FHE circuit complexity grows with input size. A 32×32 patch keeps the circuit small enough for practical inference times. The 7×7 grid covers the full 224×224 image.
Why 5-bit quantization?
Lower bit-width reduces the multiplicative depth of the encrypted circuit. 5 bits is the sweet spot where model accuracy is preserved while FHE computation remains feasible.
Why AvgPool instead of MaxPool?
Max requires comparison operations, which are extremely expensive in FHE (they require many encrypted multiplications). Average pooling uses only additions and a constant division.
Why a single linear classifier?
VGG11 normally has 3 fully-connected layers with 4096 neurons each. Each encrypted multiplication adds latency. A single QuantLinear(512, 7) minimizes the FC overhead.
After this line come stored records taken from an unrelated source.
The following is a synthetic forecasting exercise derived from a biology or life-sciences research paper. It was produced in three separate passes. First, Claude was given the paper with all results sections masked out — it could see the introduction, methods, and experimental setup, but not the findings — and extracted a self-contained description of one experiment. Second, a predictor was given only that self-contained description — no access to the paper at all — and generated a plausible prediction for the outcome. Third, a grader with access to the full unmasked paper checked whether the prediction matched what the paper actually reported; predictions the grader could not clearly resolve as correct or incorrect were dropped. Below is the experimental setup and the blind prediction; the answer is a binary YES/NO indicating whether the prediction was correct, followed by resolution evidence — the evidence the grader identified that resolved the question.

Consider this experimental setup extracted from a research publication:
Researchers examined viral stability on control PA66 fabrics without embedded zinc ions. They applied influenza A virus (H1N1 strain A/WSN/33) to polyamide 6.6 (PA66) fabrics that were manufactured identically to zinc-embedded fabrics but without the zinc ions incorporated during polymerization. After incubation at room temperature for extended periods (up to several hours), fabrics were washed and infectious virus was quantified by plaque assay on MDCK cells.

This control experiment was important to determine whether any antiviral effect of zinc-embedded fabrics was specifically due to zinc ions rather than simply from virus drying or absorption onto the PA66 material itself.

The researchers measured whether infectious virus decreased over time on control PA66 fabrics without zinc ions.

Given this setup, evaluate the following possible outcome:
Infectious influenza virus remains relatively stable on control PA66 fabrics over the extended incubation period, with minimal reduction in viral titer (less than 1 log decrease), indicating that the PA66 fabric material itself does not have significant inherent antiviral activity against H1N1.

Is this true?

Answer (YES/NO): YES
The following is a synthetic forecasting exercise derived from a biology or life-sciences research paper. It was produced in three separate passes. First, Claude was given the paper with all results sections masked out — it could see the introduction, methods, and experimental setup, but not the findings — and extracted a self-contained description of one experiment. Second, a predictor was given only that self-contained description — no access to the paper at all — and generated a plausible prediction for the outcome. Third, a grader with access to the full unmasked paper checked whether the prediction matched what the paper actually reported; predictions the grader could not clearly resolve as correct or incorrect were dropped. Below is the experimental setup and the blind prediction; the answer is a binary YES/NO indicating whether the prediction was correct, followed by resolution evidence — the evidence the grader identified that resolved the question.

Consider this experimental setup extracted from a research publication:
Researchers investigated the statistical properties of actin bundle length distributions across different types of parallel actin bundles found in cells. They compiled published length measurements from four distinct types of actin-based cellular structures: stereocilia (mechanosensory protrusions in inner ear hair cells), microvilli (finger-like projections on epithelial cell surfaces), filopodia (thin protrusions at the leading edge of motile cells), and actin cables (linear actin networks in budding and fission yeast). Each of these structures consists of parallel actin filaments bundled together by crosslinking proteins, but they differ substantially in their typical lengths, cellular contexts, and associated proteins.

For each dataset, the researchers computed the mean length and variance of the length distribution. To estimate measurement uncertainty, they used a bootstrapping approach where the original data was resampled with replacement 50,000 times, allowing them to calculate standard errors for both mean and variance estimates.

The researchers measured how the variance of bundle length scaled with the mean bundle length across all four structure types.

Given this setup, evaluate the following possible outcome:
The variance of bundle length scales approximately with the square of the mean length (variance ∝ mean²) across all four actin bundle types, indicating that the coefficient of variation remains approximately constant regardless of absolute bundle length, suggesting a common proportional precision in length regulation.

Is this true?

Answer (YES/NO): YES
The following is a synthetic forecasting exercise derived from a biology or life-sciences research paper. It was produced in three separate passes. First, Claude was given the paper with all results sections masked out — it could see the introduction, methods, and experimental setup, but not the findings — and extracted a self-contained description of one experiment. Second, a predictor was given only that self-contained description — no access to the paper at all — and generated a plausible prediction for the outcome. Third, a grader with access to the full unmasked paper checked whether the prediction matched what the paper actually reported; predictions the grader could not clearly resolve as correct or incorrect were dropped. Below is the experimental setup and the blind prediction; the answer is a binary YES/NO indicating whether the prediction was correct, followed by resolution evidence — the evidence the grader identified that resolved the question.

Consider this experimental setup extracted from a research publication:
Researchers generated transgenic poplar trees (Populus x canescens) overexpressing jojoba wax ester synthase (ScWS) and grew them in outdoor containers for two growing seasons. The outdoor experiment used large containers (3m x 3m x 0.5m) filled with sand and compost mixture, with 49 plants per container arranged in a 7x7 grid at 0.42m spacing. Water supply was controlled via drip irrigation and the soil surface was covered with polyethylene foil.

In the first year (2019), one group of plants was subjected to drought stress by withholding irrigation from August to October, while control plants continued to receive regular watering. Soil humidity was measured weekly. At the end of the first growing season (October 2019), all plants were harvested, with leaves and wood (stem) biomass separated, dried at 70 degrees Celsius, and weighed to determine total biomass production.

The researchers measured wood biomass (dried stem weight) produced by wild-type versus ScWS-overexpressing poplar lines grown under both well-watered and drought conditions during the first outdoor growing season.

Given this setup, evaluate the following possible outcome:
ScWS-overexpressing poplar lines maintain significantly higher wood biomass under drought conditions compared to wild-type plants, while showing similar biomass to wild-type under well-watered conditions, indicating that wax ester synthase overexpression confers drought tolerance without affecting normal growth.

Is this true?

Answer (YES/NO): NO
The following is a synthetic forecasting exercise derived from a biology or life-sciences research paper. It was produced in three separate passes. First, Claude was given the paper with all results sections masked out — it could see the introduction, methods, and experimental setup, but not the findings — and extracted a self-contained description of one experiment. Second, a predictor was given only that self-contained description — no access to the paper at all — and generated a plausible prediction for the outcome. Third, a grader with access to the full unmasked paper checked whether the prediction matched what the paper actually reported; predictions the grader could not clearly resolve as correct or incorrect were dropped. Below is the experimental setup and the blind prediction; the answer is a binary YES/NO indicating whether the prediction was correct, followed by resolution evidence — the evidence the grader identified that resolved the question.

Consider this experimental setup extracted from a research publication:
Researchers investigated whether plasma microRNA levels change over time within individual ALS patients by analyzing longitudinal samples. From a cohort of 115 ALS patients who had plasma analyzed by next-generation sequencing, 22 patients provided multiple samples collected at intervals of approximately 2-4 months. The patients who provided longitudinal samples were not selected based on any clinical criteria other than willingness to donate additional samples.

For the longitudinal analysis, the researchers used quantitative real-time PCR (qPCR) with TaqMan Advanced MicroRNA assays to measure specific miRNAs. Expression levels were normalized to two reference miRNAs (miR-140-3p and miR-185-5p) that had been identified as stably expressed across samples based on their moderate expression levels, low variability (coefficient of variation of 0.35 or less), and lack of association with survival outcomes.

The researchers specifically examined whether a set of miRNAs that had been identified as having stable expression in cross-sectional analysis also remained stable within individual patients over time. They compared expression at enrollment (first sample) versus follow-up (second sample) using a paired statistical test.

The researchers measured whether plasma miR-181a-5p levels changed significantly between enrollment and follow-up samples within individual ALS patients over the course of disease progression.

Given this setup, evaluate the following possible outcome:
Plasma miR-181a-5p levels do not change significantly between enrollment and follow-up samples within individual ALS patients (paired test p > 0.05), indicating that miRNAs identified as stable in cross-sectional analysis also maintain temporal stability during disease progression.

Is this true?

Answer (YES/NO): YES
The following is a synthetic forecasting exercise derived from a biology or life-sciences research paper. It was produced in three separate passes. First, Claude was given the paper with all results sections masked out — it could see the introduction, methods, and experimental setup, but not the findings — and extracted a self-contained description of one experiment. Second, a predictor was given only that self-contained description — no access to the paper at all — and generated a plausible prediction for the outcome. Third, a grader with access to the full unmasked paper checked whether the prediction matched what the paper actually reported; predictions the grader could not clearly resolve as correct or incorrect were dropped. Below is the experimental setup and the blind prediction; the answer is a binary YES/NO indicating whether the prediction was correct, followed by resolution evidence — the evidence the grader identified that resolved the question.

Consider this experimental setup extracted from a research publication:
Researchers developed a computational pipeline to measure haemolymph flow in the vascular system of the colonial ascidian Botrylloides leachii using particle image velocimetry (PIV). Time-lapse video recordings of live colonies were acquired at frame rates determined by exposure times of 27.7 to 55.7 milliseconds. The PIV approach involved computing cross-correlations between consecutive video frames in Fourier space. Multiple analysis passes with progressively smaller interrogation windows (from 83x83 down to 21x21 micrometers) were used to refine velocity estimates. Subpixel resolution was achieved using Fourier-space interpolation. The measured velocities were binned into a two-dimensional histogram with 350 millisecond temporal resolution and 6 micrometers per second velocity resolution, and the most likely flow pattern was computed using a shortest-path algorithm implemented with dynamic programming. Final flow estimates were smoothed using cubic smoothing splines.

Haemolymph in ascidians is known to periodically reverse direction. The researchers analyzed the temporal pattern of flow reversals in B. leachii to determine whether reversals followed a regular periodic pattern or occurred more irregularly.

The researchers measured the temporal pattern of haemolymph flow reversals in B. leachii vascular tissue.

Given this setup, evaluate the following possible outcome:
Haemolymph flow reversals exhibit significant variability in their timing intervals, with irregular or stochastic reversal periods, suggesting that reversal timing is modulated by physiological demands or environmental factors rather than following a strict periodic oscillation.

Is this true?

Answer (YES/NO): NO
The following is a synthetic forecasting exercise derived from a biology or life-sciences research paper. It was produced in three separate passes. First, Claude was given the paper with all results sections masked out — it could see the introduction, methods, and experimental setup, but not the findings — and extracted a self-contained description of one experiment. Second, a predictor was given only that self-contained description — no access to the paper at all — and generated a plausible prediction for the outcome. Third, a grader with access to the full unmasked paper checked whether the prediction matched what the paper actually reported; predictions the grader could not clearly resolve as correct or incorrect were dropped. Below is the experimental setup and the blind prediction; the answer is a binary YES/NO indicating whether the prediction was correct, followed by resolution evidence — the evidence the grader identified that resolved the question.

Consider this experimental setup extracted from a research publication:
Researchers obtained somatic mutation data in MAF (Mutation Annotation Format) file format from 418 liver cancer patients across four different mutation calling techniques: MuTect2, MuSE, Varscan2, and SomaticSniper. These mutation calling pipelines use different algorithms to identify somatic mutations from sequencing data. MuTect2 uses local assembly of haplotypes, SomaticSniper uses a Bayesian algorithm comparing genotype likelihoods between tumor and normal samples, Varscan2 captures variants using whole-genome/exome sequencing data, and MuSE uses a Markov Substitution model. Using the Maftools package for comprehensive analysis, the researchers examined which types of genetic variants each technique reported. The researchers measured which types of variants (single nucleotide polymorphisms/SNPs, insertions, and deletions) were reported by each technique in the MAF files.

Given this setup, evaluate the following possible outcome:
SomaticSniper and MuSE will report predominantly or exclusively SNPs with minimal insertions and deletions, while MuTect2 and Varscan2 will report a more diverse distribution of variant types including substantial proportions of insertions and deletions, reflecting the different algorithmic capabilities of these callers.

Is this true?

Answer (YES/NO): YES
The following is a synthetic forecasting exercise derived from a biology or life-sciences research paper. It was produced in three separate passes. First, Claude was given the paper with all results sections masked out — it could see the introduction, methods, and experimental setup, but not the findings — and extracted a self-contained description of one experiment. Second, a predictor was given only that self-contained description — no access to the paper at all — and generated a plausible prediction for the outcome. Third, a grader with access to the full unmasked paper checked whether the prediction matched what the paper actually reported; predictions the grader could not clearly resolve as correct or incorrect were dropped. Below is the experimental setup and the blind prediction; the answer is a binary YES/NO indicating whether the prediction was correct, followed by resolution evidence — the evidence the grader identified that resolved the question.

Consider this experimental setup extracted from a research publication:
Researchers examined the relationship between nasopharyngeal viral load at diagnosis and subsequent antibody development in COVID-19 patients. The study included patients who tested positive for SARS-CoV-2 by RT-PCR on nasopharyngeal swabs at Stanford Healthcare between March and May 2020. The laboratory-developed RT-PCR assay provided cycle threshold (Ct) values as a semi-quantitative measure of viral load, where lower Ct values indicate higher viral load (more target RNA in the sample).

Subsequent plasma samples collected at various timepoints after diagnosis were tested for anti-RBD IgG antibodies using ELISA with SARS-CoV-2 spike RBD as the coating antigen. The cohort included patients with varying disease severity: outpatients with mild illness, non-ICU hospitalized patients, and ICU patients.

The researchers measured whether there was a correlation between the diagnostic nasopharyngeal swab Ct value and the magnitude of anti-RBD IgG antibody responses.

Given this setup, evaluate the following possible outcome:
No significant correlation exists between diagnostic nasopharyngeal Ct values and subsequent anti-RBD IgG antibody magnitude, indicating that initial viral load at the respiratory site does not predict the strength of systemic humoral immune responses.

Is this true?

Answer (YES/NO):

Why send patches one-by-one?
Each encrypted patch is large (the evaluation key alone is significant). Sending patches sequentially keeps memory manageable on both client and server.
Why client-side aggregation?
The PatchAggregator takes the max logit per class across 49 patches. Max is a comparison — doing this in FHE would be expensive. In plaintext after decryption, it’s trivial.
Client-server trust model
Client (iOS app)
- Holds secret key — never leaves device
- Generates evaluation key (public, sent to server once)
- Encrypts patches, decrypts results
- Runs PatchAggregator in plaintext
- Stores scan history locally as JSON
Server (AWS EC2)
- Holds only evaluation keys and FHE circuit
- Cannot decrypt any patient data
- Processes encrypted patches through FHE circuit
- Returns encrypted classification vectors
- Stateless per-inference — no patient data stored
Key insight: Even a compromised server reveals nothing. Without the secret key, the encrypted patches and results are computationally indistinguishable from random noise.
Cryptography as a cooperation tool
FHE transforms the trust model for medical AI. Instead of asking patients to trust a server, Enclara lets them verify mathematically that their data was never exposed. This is what programmable cryptography unlocks — useful computation between parties who don't need to trust each other.